Como decía al principio, lo real es gris, otra cosa bien distinta es que alguien, Scott por ejemplo, intente pintarte, dividirte de nuevo el mundo en en extremos, Blanco(s) y Negro(s), y te diga que los primeros son muy buenos y tienen muy buenas intenciones, van en helicóptero, sus armas sólo sirven para la defensa y sus vidas tienen tanto valor, que cuando una de ellos la pierde, hasta la galaxia llora un poquito; mientras que los negros son muchos, son malos, van armados hasta los dientes y matan por matar, buscan el genocidio, no les importa si mueren ciento o mil, porque hay más, por muchos que mates, sigue habiendo más, y además, no son muy listos, más bien un poco tontos, así como simiescos, involucionados... ¿Por qué si no a cuenta de qué iban a ir corriendo al encuentro de la bala americana de esa loca manera?, ni que tuvieran siete vidas como los gatos, los muy lerdos.

¿Hay algún personaje del bando somalí con el que el espectador pueda identificarse? Scott no nos deja. Sólo quiere turba ingente gritando, masacrando, golpenado, muriendo absurdamente, así no nos quedará más remedio que jugar del otro bando, el único que hay en realidad sobre el tablero.

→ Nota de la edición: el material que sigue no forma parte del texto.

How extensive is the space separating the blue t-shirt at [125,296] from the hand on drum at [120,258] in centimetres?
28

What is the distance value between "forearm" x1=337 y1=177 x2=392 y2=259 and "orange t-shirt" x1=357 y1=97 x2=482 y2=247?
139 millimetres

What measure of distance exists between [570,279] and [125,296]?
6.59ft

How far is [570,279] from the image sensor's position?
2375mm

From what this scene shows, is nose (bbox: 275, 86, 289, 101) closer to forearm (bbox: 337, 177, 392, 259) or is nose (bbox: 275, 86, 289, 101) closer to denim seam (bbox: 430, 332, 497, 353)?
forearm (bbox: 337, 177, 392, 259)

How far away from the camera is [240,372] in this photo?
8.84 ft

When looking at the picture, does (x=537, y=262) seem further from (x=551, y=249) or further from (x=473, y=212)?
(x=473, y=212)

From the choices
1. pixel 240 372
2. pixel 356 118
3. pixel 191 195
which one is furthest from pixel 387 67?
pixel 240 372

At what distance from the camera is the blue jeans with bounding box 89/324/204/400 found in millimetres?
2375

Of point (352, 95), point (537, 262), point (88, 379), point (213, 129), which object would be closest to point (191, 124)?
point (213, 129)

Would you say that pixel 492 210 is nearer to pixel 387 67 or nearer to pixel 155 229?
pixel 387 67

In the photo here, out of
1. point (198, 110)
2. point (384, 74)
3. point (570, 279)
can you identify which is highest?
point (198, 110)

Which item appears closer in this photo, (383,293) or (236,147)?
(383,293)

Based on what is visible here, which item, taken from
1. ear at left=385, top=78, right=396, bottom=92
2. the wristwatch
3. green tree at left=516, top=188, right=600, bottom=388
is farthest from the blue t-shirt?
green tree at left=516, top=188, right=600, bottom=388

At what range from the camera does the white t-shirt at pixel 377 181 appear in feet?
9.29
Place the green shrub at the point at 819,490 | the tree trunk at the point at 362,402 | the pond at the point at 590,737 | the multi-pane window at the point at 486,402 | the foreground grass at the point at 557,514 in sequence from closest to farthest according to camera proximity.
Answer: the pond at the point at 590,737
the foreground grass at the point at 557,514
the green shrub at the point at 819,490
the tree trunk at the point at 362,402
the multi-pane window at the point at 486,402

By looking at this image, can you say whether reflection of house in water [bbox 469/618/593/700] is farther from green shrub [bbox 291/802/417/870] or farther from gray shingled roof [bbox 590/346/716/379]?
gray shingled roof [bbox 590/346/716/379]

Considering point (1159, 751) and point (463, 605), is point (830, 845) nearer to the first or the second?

¿Pero cuánto de negra alma hay en las Blancas Huestes nos ahorran? En uno de los planos iniciales, la milicia somalí masacra a un grupo de civiles por intentar hacerse con algo de los alimentos enviados como ayuda internacional. Las fuerzas USA, desde el aire, son testigos de todo, pero no pueden intervenir: eso es cosa de los cascos azules, ellos no pueden emprender acciones si no han sido provocados con fuego enemigo, dicen los mandos... ¿Pero luego a la hora de intervenir en la capital con fuerzas de asalto y tomar rehenes a quién piden permiso? A nadie. Porque bien sabido es que cuando le interesa el Gobierno de los omnipotentes USA se pasa la ONU por el forro de los innombrables. Y encima, al final, Scott tiene la desfachatez de retratar a las fuerzas paquistaníes como impertinentes e indolentes para con la desgracia de los pobriños marines hechos polvo, ¡cuando en realidad están allí dando apoyo a un grupo militar que ha decidido provocar una situación de guerra de forma unilateral! Qué risa, qué risa...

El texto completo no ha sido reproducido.